» **DESCRIPTION OF THE TASK**
Once the line containing "[camera trap, expert-labeled]" is found in the entries below, reproduce it and every line after it, stopping at and including the line containing "common name: domestic cow"; reproduce nothing else, and keep each line exact.

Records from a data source
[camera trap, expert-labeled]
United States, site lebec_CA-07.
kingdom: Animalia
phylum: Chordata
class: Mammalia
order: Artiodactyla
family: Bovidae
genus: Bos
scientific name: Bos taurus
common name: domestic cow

---

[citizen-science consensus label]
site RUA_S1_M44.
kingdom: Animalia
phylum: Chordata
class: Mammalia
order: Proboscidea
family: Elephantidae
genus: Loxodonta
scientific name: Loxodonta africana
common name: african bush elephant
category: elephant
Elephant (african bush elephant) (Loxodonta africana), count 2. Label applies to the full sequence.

» **RESULT OF THE EXERCISE**
[camera trap, expert-labeled]
United States, site lebec_CA-07.
kingdom: Animalia
phylum: Chordata
class: Mammalia
order: Artiodactyla
family: Bovidae
genus: Bos
scientific name: Bos taurus
common name: domestic cow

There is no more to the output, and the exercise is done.